American attorney and gun rights advocate

Charles L. Cotton (born November 28, 1949) is an American attorney and gun rights advocate who served as president of the National Rifle Association of America (NRA) from 2021 to 2024. Cotton is also the moderator of TexasCHLForum.com, an online discussion forum about gun ownership.

== Biography and education ==
Cotton grew up in Houston, Texas. Cotton stated that he "grew up hunting and plinking". He graduated with a Juris Doctor degree from the University of Houston in 1987.

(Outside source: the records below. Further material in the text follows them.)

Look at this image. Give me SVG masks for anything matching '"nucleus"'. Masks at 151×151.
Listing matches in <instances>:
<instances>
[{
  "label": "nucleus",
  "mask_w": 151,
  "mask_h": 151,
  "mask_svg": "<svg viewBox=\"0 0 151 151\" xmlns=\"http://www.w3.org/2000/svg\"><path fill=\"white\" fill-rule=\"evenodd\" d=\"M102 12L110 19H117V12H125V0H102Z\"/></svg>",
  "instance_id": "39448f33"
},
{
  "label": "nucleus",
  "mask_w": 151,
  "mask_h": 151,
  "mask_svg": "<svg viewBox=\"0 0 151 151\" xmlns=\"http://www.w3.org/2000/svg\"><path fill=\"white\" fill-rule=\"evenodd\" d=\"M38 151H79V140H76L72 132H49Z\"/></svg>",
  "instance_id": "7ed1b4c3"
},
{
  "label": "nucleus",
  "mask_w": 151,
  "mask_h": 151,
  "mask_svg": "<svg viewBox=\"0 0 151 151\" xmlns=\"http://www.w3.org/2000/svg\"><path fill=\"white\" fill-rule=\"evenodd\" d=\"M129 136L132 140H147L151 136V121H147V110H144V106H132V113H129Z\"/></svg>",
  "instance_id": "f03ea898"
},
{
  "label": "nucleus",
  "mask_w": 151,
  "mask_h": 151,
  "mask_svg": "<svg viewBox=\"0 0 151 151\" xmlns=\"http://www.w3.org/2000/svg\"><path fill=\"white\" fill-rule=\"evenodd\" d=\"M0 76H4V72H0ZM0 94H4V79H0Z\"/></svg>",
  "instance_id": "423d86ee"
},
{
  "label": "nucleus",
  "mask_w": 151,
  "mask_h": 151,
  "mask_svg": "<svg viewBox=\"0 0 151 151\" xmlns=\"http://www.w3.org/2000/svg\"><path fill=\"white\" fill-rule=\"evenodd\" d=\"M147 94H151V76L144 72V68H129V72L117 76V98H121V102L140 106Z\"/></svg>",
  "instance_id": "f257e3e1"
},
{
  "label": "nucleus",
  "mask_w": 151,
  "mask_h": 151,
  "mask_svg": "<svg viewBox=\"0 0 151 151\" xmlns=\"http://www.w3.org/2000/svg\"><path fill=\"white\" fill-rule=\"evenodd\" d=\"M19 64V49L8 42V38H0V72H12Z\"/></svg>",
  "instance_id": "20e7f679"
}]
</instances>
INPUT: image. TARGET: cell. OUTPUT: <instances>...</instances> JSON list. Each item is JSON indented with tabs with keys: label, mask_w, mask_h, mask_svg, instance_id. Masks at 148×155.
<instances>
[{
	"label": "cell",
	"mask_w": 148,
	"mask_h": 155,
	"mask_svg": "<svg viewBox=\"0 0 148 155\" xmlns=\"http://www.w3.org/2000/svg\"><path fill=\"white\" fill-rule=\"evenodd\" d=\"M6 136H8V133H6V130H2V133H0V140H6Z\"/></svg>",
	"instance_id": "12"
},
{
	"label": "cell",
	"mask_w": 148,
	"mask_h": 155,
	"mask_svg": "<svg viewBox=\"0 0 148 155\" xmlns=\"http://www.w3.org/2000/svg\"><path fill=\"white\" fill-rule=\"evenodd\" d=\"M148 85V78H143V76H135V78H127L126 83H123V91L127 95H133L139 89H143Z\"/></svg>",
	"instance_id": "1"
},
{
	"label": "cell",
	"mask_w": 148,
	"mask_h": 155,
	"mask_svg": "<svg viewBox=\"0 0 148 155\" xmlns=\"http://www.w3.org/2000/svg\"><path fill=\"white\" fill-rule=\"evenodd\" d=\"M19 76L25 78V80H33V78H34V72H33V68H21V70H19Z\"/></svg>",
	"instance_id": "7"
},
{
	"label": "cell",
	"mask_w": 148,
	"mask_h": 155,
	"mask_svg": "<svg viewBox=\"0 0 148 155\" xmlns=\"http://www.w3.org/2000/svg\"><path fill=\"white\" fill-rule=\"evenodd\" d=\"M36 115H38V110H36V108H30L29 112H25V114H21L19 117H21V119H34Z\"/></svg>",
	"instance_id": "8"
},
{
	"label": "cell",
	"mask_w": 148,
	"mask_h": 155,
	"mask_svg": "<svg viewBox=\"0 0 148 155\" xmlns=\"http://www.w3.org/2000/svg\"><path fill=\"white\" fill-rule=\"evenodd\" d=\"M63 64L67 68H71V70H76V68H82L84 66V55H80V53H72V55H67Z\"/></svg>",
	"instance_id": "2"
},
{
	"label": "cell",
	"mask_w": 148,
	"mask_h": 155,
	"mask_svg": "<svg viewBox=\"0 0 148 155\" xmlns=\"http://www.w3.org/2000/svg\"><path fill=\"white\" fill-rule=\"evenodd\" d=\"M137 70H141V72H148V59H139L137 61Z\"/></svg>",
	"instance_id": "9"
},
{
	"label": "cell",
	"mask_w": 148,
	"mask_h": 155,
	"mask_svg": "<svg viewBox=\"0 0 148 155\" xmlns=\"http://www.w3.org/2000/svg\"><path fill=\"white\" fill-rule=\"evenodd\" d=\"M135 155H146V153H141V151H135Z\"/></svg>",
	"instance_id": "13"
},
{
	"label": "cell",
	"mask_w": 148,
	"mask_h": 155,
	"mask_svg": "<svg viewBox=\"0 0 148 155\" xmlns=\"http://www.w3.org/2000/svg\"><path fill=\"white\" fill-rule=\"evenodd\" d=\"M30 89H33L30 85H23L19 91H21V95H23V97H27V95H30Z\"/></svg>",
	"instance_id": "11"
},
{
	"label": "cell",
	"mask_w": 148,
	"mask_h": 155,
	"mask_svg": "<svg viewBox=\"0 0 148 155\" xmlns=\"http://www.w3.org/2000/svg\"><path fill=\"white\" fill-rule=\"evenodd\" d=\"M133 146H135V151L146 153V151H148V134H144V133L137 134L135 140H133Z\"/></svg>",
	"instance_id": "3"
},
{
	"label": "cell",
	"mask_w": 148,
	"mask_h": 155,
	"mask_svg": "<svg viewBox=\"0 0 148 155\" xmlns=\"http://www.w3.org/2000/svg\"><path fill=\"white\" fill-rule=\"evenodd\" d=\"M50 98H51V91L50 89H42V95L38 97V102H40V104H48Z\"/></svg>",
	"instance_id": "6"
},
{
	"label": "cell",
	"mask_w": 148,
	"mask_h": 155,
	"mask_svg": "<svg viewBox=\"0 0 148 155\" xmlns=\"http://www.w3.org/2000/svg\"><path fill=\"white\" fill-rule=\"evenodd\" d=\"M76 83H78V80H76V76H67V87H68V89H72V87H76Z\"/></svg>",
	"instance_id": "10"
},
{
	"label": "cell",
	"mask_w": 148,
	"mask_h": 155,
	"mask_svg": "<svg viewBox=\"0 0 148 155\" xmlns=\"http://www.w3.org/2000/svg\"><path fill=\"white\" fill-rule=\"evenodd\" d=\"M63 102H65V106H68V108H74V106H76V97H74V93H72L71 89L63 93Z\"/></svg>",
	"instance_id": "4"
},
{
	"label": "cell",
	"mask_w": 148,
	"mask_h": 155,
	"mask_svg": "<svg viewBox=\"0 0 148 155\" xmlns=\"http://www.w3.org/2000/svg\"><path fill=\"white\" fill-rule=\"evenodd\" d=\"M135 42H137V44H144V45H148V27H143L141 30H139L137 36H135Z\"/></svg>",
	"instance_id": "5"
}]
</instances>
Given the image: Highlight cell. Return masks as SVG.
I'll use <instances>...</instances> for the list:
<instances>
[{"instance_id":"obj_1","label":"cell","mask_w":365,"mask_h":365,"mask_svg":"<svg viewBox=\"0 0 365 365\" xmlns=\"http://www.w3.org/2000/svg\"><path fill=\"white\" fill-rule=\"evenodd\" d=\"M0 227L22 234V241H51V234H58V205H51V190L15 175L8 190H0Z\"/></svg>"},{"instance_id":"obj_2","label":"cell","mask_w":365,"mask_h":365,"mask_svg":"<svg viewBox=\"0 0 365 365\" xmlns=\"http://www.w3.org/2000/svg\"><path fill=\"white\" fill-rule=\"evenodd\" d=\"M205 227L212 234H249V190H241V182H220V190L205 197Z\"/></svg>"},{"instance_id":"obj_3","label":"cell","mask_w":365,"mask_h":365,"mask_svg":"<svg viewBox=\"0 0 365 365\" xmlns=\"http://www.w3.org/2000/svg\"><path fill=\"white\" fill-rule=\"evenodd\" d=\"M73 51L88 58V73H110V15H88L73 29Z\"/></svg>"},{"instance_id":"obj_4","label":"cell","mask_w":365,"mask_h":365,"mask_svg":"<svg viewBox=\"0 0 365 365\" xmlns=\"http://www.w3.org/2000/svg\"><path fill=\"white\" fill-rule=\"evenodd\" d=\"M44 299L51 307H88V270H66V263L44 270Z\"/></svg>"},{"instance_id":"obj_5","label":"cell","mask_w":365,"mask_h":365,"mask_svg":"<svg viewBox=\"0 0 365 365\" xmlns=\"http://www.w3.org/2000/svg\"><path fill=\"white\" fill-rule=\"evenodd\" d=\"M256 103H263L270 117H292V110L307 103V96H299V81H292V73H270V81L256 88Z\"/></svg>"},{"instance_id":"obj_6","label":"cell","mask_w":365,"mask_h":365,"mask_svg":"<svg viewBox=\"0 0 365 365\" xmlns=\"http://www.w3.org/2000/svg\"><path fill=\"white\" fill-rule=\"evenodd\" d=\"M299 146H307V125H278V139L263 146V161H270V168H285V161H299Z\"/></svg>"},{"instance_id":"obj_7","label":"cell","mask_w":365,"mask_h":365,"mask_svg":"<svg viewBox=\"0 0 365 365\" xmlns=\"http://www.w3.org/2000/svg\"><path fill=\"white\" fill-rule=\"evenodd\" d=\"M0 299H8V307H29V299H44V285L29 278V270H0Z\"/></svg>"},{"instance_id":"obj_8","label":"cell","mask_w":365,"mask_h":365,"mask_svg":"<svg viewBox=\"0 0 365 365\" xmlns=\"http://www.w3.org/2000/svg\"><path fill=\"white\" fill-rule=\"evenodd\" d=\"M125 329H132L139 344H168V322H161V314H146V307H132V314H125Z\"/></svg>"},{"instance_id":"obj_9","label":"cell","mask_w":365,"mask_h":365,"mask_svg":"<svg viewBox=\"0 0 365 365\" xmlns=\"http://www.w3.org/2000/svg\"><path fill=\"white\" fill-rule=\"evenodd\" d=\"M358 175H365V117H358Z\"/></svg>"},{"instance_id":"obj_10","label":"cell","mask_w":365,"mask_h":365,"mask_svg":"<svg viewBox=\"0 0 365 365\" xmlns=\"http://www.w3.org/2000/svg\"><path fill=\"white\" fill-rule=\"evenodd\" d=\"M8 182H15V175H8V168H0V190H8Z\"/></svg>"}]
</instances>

== National Rifle Association career ==
Cotton is a trustee of the NRA's Civil Rights Defense Fund. He chaired the NRA’s audit committee from 2017 onwards. Cotton was elected President of the NRA in 2021, succeeding Carolyn D. Meadows. He was reelected President on May 30, 2022.

== TexasCHLForum.com ==
Cotton is the moderator of TexasCHLForum.com, a gun rights forum. In 2016, he was reportedly criticized by open carry activists, who accused him of being insufficiently supportive of gun rights.

=== Civil War comments ===
On a forum post, Cotton apparently lamented the loss of the Confederate States of America in the American Civil War, lamenting that it was “too bad we lost the civil war.” Cotton later posted that his view stemmed “purely from a states’ rights viewpoint and in light of the exponential growth of federal power after the war.”

=== Stoneman Douglas High School shooting comments ===
On a forum post, Cotton criticized efforts to enact gun control measures in the aftermath of the Stoneman Douglas High School shooting, arguing that advocates were unfairly using “the sympathy factor of kids getting killed.” In a post, Cotton stated:“Wake up people and see what’s happening!!!! Bloomberg and Hollywood are pouring money into this effort and the media is helping to the fullest extent. We’ve never had this level of opposition before, not ever. It’s a campaign of lies and distortion, but it’s very well funded and they are playing on the sympathy factor of kids getting killed.”

== Personal life ==
He currently resides in Friendswood, Texas, with his wife Martha.